*取り組む課題*:
• 1. プロ野球の開幕一軍登録についての文章では、カープの永川勝浩が登録抹消されたのは何月何日だと書かれていますか。
• 2. プロ野球の開幕一軍登録についての文章を、最後の一文のあとから書き継いでください。

***** 提示された文章

Dsc_0175
3月29日に開幕した今年のプロ野球公式戦。この週末の三カード目で各球団とも先発ローテーション投手が一通り先発し、二回り目に入った。これで各球団とも当面戦うメンバーが一軍登録されたことになるが、この間、せっかく開幕一軍登録されたのにほとんど一軍で出場しないままに登録抹消される選手が今年も何人かいた。

出場選手登録のルールを有効活用しようと試みた結果なのだろうが、開幕一軍入りを果たした選手とそのファンにとっては残念な実態だ。

(写真:開幕一軍入りを果たしたものの右手中指腱鞘炎のため、一度も登板せずに開幕三日目の3月31日に登録抹消されたカープの永川勝浩。 2012年4月撮影)

まずは3月27日に公示された開幕一軍出場選手登録を確認していただこう。

**********
***** 記録の抜粋

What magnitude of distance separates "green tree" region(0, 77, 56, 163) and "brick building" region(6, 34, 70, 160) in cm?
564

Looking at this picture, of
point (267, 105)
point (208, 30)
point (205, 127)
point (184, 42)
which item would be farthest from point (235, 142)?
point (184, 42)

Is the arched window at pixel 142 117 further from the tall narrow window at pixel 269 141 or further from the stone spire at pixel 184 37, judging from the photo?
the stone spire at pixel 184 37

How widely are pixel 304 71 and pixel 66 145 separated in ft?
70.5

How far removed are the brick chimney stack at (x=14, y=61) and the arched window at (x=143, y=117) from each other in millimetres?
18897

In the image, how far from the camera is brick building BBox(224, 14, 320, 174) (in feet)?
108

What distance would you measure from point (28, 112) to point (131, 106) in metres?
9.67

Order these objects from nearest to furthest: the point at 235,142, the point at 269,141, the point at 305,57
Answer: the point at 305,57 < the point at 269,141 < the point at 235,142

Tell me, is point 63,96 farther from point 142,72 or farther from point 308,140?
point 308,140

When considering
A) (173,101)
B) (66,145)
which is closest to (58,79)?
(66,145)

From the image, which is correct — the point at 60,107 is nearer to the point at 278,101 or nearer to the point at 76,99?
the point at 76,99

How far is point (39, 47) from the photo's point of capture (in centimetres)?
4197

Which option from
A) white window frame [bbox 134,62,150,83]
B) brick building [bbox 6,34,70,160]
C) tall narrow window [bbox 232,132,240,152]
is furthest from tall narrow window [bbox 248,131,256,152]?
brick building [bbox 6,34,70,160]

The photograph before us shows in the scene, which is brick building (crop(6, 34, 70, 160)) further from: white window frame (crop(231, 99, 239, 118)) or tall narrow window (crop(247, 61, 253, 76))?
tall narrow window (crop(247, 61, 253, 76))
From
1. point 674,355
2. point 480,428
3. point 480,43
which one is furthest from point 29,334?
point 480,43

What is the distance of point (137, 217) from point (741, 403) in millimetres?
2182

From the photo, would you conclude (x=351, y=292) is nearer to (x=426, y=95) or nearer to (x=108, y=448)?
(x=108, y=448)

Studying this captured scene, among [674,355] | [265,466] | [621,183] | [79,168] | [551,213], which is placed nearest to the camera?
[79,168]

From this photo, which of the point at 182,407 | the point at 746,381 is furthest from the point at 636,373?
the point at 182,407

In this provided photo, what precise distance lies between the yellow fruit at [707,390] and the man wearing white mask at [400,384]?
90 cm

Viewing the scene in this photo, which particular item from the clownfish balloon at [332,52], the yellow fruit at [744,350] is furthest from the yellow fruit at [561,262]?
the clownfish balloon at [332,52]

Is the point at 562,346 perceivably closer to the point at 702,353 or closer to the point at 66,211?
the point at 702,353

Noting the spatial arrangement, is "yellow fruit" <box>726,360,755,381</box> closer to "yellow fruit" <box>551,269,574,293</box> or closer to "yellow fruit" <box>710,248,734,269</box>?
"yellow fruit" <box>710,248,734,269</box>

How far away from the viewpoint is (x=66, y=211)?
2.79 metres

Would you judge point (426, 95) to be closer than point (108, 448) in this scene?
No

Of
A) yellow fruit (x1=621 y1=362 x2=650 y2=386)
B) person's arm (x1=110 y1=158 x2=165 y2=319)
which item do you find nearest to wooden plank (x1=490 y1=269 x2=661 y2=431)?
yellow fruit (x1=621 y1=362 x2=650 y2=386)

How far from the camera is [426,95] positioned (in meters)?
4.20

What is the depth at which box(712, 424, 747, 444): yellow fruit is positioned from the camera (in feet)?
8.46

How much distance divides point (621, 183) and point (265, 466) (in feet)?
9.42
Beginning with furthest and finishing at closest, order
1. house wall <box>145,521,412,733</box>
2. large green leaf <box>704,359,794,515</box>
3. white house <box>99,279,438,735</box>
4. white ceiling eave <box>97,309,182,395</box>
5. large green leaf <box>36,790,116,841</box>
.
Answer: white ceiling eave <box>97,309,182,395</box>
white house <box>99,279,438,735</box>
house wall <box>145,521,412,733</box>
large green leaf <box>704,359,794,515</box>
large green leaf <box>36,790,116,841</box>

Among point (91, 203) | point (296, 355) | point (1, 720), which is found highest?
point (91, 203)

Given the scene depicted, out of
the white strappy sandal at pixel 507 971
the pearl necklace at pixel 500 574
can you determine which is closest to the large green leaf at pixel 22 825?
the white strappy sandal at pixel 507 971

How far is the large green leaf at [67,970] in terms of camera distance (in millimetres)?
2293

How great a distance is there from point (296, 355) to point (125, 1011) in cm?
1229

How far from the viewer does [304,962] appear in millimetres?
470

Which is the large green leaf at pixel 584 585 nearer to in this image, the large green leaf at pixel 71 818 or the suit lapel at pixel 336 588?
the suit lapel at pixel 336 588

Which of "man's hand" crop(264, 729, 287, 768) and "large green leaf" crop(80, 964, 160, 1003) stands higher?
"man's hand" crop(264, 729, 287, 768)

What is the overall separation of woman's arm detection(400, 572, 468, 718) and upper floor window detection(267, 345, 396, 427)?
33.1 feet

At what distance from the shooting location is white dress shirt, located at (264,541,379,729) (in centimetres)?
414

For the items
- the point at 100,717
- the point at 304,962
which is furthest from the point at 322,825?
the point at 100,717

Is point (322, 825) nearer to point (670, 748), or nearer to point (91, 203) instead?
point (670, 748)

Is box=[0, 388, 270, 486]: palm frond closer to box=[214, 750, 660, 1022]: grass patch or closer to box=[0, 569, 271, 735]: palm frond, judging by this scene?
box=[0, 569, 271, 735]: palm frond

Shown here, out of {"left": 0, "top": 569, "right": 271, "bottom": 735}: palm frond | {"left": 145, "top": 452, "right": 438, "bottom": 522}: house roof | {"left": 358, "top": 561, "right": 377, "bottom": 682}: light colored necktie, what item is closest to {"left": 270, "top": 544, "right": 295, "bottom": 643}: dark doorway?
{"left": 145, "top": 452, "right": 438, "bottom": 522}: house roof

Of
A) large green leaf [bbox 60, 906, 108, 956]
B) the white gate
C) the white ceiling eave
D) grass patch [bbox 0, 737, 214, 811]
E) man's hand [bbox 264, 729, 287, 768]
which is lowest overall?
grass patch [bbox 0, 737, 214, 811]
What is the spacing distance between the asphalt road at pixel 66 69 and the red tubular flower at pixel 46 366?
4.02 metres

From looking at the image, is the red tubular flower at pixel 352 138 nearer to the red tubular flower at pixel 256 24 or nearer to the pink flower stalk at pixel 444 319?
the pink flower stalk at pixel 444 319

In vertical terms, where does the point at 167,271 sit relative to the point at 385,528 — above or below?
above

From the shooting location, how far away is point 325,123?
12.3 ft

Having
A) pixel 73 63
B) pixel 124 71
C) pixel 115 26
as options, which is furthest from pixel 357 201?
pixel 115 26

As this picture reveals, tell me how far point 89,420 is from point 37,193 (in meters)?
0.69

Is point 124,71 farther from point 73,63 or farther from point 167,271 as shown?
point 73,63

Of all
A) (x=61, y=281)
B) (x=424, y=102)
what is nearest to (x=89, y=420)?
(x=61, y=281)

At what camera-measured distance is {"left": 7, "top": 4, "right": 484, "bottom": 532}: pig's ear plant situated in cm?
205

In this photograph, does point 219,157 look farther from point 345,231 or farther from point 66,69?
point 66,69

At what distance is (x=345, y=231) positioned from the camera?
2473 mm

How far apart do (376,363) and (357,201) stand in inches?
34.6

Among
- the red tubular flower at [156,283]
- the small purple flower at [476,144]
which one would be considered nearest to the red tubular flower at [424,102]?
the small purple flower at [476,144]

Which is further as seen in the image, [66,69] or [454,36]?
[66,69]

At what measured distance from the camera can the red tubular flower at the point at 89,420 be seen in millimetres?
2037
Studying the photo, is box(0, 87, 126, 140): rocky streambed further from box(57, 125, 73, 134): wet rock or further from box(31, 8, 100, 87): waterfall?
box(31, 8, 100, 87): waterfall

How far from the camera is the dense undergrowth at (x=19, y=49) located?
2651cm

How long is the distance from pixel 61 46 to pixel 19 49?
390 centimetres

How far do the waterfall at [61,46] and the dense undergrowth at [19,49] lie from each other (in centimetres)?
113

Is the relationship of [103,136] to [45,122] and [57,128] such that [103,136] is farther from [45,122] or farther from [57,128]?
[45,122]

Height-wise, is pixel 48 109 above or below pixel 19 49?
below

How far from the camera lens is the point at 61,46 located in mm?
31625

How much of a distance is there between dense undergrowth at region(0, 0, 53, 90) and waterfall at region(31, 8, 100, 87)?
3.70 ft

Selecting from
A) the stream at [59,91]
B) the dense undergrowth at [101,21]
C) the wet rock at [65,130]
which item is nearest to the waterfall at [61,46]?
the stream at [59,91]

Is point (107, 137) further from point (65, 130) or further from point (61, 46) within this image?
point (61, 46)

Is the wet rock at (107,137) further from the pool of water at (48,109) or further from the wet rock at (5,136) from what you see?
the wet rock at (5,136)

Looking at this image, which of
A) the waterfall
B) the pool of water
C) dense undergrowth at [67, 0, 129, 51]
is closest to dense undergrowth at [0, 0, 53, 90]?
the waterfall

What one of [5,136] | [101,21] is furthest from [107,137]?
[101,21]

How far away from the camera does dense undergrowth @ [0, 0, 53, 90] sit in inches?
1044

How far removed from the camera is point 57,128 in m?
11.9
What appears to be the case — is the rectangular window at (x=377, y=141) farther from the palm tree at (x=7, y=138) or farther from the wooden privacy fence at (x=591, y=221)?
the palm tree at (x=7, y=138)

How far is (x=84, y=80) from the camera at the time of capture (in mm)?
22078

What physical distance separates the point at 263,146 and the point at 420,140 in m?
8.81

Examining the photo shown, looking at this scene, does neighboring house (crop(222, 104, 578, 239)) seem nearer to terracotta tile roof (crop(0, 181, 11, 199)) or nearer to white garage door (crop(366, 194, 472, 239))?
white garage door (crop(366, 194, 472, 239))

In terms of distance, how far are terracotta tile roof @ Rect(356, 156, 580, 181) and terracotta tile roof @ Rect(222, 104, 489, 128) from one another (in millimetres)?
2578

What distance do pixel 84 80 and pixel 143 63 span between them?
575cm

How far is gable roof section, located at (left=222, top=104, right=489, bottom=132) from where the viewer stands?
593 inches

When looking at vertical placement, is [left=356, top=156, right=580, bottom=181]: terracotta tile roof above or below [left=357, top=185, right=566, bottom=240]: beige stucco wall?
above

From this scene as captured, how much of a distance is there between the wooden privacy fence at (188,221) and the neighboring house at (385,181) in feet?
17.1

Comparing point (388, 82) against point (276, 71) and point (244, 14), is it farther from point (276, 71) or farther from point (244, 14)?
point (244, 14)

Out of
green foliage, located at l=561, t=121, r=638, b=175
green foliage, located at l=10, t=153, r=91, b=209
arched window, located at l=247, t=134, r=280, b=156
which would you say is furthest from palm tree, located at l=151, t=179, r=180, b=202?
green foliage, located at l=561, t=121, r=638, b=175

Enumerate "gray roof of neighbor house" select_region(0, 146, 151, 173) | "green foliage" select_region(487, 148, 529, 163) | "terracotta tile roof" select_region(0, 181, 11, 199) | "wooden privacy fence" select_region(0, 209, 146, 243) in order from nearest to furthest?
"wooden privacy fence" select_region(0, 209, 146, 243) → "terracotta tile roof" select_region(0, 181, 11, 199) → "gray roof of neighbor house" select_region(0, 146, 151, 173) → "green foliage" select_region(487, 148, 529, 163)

**********

*課題の答え*:
• 1. 開幕三日目の3月31日です。

• 2.
2013年開幕時出場選手登録

お気づきだろうが、各球団、開幕先発ローテーション投手に予定している6人の先発投手をすべて入れているわけではない。登録人数もまちまちだ(28人=ジャイアンツ、ドラゴンズ、カープ、マリーンズ、バファローズ。27人=スワローズ、タイガース、ファイターズ、ライオンズ、ホークス、ゴールデンイーグルス。26人=ベイスターズ)。ここで拙blogをお読みいただく方には釈迦に説法だろうが一軍登録のシステムを説明しておく。

一軍に登録できる選手は28人。これは上限で、28人を超えることは出来ない。開幕一軍登録は開幕戦の二日前に公示される。開幕戦当日に選手の登録を抹消することは可能だが、別の選手の登録が出来るのは翌日から。一度抹消された選手は十日間再登録出来ない。

試合に出場できるのは出場選手登録(一軍登録のこと)の中から25人。試合ごとに28人の中から25人を選び、メンバー交換の際に提出する。ベンチ入りできない出場選手登録が3人いることになるが、普通はその日に先発しない先発ローテーション投手がベンチから外れる。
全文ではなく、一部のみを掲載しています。